* _Excerto da página_:
--- --- ---
No requerimento em que deduz o incidente, a requerente invoca que, no processo de regulação das responsabilidades parentais, o requerido ficou obrigado a pagar alimentos ao filho de ambos no montante de €100,00 por mês, a partir de Junho de 2013.
A requerente diz, ainda, que o requerido não pagou as prestações respeitantes aos meses de Junho de 2013 a Junho de 2015 e, também, as dos meses de Outubro e Dezembro de 2015 e de Janeiro de 2016 a Abril do mesmo ano.
Alegando prementes necessidades do filho e, que a última morada que conhece do progenitor é em 468 R..., L 2200 no Luxemburgo, a requerente pede que, caso seja confirmada residência do requerido naquele país, seja accionado o FGADM.
--- --- ---
Entradas retiradas de uma coleção

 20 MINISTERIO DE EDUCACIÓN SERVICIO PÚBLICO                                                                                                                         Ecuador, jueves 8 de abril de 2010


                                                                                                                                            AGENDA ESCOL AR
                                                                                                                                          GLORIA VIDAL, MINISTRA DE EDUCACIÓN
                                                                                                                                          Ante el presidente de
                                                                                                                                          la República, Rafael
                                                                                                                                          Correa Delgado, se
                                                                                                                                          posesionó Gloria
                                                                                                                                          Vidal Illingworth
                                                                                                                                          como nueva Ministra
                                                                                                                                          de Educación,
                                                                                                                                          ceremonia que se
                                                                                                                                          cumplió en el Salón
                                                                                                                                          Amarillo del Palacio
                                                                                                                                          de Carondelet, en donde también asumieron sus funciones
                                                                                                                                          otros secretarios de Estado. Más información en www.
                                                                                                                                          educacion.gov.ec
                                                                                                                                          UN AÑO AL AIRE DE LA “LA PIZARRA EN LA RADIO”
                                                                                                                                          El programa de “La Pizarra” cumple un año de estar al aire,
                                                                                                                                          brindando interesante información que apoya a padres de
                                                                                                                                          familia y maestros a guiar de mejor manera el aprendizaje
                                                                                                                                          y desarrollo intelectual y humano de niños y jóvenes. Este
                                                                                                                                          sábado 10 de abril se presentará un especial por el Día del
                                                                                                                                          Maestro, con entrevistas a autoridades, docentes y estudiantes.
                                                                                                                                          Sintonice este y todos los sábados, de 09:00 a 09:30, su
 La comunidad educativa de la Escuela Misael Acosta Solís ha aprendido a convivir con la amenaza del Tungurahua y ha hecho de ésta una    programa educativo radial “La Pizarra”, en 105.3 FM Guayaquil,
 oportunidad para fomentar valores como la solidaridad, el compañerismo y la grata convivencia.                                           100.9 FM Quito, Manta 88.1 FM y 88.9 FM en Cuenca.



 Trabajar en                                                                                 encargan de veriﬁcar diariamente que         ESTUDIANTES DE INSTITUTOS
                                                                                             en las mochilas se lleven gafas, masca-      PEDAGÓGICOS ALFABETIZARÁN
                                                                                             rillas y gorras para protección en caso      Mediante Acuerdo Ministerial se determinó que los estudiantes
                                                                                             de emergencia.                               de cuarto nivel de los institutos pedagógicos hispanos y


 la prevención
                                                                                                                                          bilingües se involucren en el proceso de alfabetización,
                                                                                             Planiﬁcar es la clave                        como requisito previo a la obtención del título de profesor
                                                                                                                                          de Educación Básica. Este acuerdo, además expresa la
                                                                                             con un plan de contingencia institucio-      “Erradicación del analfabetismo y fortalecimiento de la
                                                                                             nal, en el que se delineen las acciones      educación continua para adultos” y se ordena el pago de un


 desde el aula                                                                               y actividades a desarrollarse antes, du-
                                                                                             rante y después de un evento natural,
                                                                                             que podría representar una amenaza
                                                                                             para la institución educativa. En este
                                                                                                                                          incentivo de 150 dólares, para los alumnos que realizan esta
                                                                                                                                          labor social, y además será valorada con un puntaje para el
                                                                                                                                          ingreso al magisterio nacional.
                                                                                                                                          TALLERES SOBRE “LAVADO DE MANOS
--- --- ---
* _Instruções_:
a – Altere o trecho do excerto da página que abre com as palavras "No requerimento em" e fecha com "do mesmo ano.", escrevendo-o de novo com "pai" no lugar de "requerido".
b – Segundo o excerto da página, de que meses ou intervalos de meses são as prestações que o requerido não pagou?

* _Respostas por ordem_:
a –
No requerimento em que deduz o incidente, a requerente invoca que, no processo de regulação das responsabilidades parentais, o pai ficou obrigado a pagar alimentos ao filho de ambos no montante de €100,00 por mês, a partir de Junho de 2013.
A requerente diz, ainda, que o pai não pagou as prestações respeitantes aos meses de Junho de 2013 a Junho de 2015 e, também, as dos meses de Outubro e Dezembro de 2015 e de Janeiro de 2016 a Abril do mesmo ano.

b –
- Junho de 2013 a Junho de 2015
- Outubro de 2015
- Dezembro de 2015
- Janeiro de 2016 a Abril de 2016